Where did she go? Would she ever be found?
Anticipation and dread filled Wadsworth as more than 400 men assembled at the town center.
“Fellow citizens, give me your attention for a moment while I give you our directions,” Medina County Commissioner William Eyles told the restless crowd in 1824.
He ordered the villagers to march west, letting one man stop every 16 feet until the line extended more than a mile. A cascading blast of brass horns was the signal to advance.
“When the last horn sounds, all move forward,” Eyles said. “Then let no man shout, no horn blow, except to announce that she is found. Search around every log or brush heap with great care, for we only expect to find her lifeless body; and let each man remember his responsibility.
“This is not a bear hunt or a wolf hunt but a search for a lost fellow creature, and may God give us success. Move forward!”
The disappearance of Sylvia Beach, a deaf mute, was one of the greatest mysteries in the Western Reserve. Sympathetic pioneers traveled from afar to help local authorities search the vast wilderness for the missing woman.
Only a year earlier, the Beach family had moved to Ohio from Connecticut. Abel Beach, “a man of great mirthfulness and wit,” and his wife, Roxy, “a woman of strong and active purpose,” were the parents of three children, George, Sylvia and Orlando Beach, who were all in their 20s at the time.
The family cleared land for a farm and lived in a log cabin north of present-day Akron Road on the rugged outskirts of Wadsworth.
Abel and George Beach built Wadsworth’s first sawmill in 1824 on Blocker’s Run in association with Joseph and Sherman Loomis. There was an endless supply of lumber. The village stood on the eastern edge of a forest teeming with chestnut, beech, maple, oak, elm, ash, hickory, sycamore and whitewood trees.

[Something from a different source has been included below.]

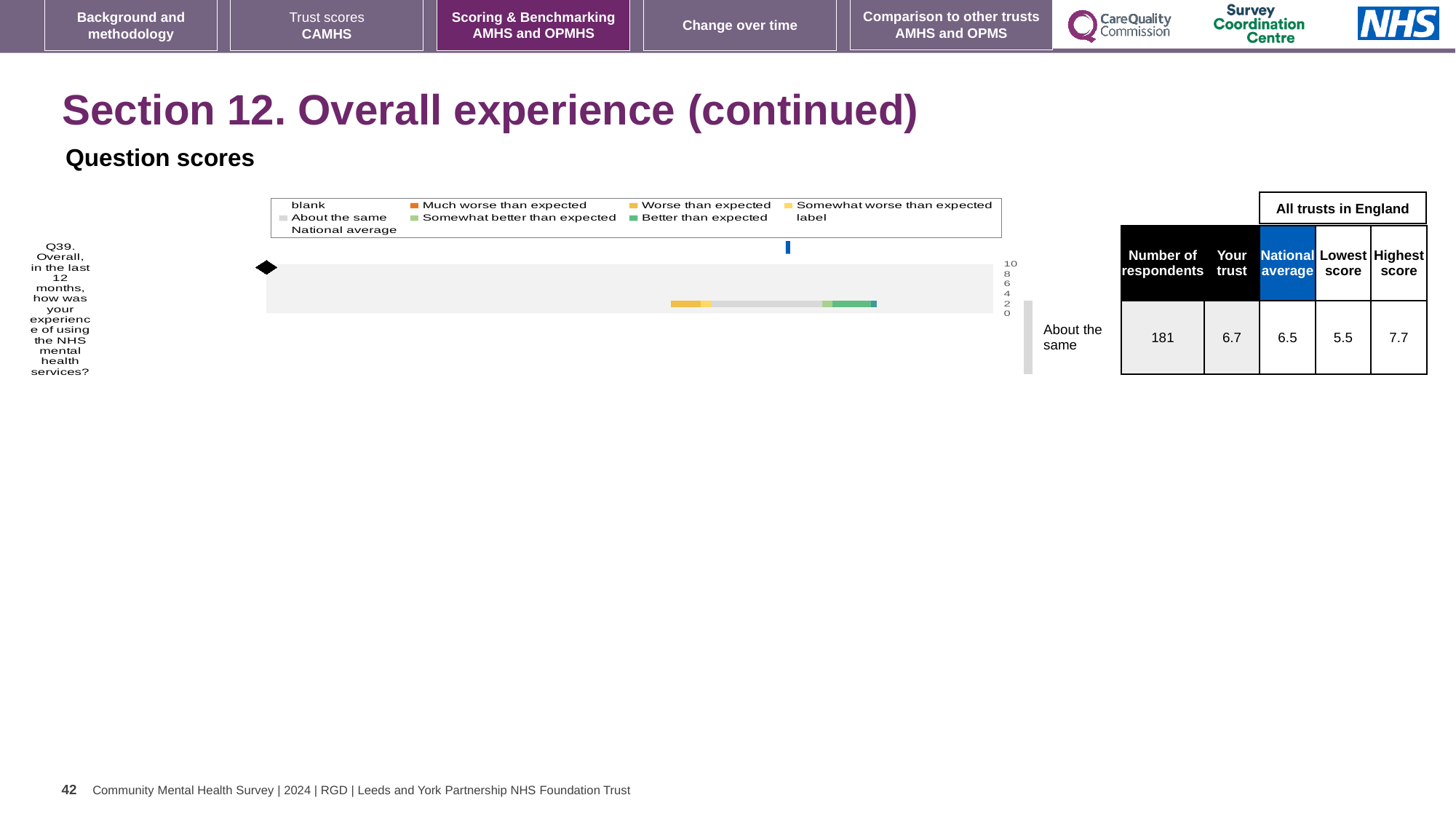
Which is larger for Q39, the 'Your trust' score or the national average? Your trust What is the highest score among all trusts in England for Q39? 7.7 What is the national average score for Q39? 6.5 What is the 'Your trust' score for Q39? 6.7 What is the difference between the highest score and the lowest score for Q39? 2.2 How many survey questions are plotted in the chart? 1 What kind of chart is shown for Q39 on this slide? bar chart Is the 'Your trust' score for Q39 greater or less than 6? greater What is the lowest score among all trusts in England for Q39? 5.5 Which question number is plotted in the chart? Q39 How many respondents answered Q39? 181 What benchmark category is shown next to the chart for Q39? About the same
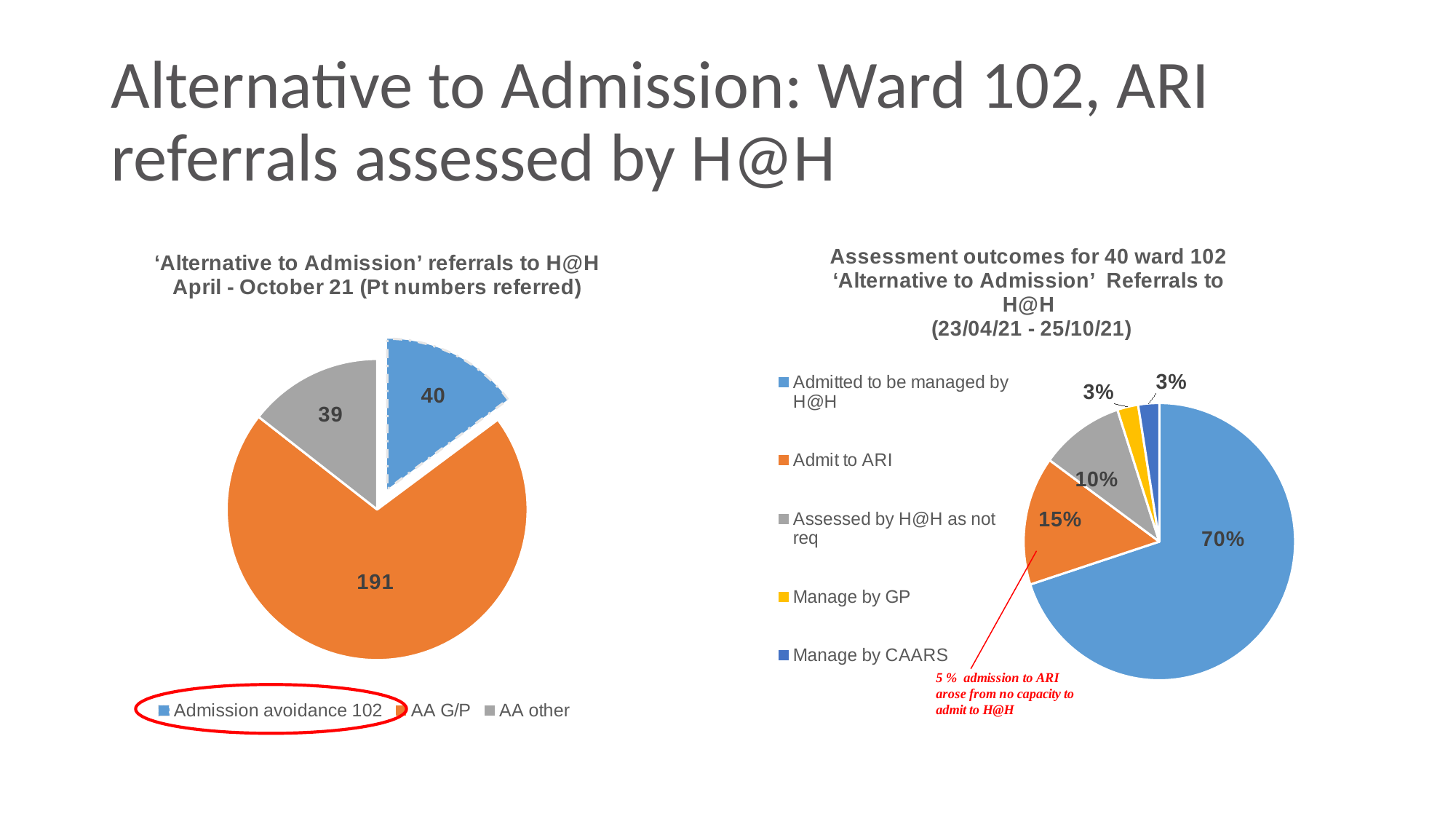
In the left pie chart ('Alternative to Admission' referrals to H@H April - October 21), how many categories does the legend list? 3 In the left pie chart ('Alternative to Admission' referrals to H@H April - October 21), what is the total of all three slices? 270 In the left pie chart ('Alternative to Admission' referrals to H@H April - October 21), what is the value for AA G/P? 191 In the left pie chart ('Alternative to Admission' referrals to H@H April - October 21), what is the difference between the AA G/P value and the AA other value? 152 In the right pie chart (Assessment outcomes for 40 ward 102 referrals), which is larger: the share for Admit to ARI or the share for Assessed by H@H as not req? Admit to ARI What type of chart is used on the right side of the slide? Pie chart In the right pie chart (Assessment outcomes for 40 ward 102 referrals), how many outcome categories does the legend list? 5 In the right pie chart (Assessment outcomes for 40 ward 102 referrals), which outcome has the largest share? Admitted to be managed by H@H In the right pie chart (Assessment outcomes for 40 ward 102 referrals), what percentage is shown for Admit to ARI? 15% In the right pie chart (Assessment outcomes for 40 ward 102 referrals), what percentage is shown for Assessed by H@H as not req? 10% In the left pie chart ('Alternative to Admission' referrals to H@H April - October 21), which category has the largest value? AA G/P In the left pie chart ('Alternative to Admission' referrals to H@H April - October 21), what is the value for Admission avoidance 102? 40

Bears, wolves, wildcats and rattlesnakes prowled the edges of town. When a bear attacked the Beach family’s pigpen in 1823, Roxy Beach grabbed a rifle and shot the beast dead in its tracks.
Sylvia Beach, 23, had been deaf since contracting scarlet fever as a child. She was subject to bouts of mental confusion and occasionally strayed from home. One cold afternoon in 1824, Sylvia slipped away from the cabin and vanished into the woods.
The Rev. Edward Brown, who was 9 when Sylvia disappeared, recalled decades later how his father, Judge Frederick Brown, had participated in the search.
“The family ran out, but could not find her,” Brown wrote in 1875. “They and the neighbors searched for her all night, and in the morning, horseback couriers were sent to all in the region for three or four miles around.”
A light snow fell overnight and trackers found a faint set of footprints leading southwest — toward present-day Woodland and Highland avenues — but the morning sun melted the trail.
The search expanded to woods in Sharon, Copley, Norton and Chippewa. The Beach family’s hopes diminished with each passing day.
In April, villagers decided to make one final push to find Sylvia. Commissioner Eyles, an attorney who later was elected state representative and county judge, organized the search and welcomed hundreds of people from near and far.
The horns blared, and the men advanced. They searched the underbrush, checked streams, looked in hollow logs and explored dark recesses of rock formations, but Sylvia Beach was gone without a trace.
“Never was a community more stirred in sympathy for a poor wanderer, and the afflicted family,” Brown wrote. “But search was unavailing. Advertisements were sent to the Ohio Repository and the Cleveland Herald, but no tidings of the lost one or any remains were ever found.”
The family placed a marble tablet at Woodlawn Cemetery in Wadsworth: “Sylvia, daughter of A & R Beach. Lost in the woods April 17, 1824, and never found.” The April date may have been when the family gave up hope. Local history books generally agree that Sylvia vanished in March.
The weather-beaten memorial is still there today, but the original epitaph is barely legible, so the words have been re-carved on the back.
So what happened to Sylvia? She could have been attacked by a wild animal or abducted by a human predator. Perhaps she ran away with an accomplice and made a new life. Or maybe she took shelter in a hiding place that has yet to be found.
After nearly two centuries, the disappearance of Sylvia Beach has become part of local lore. Details of the tragedy inevitably softened over time.
Wadsworth cartoonist Jeff Nicholas and Franklin Elementary Principal Roger Havens teamed up on a 2014 book The Story of Sylvia Beach, a children’s tale about a pioneer girl who wanders into the woods and lives in a friendly bear cave. As part of Wadsworth’s bicentennial celebration, children were invited to search 22 businesses to find “Sylvia Beach or her grizzly bear” for a chance to win prizes.
The truth, undoubtedly, is much sadder.
From his sawmill, Abel Beach cleared the Western Reserve forest — one tree at a time — but he never again saw his daughter.
The woods did not give up their secret.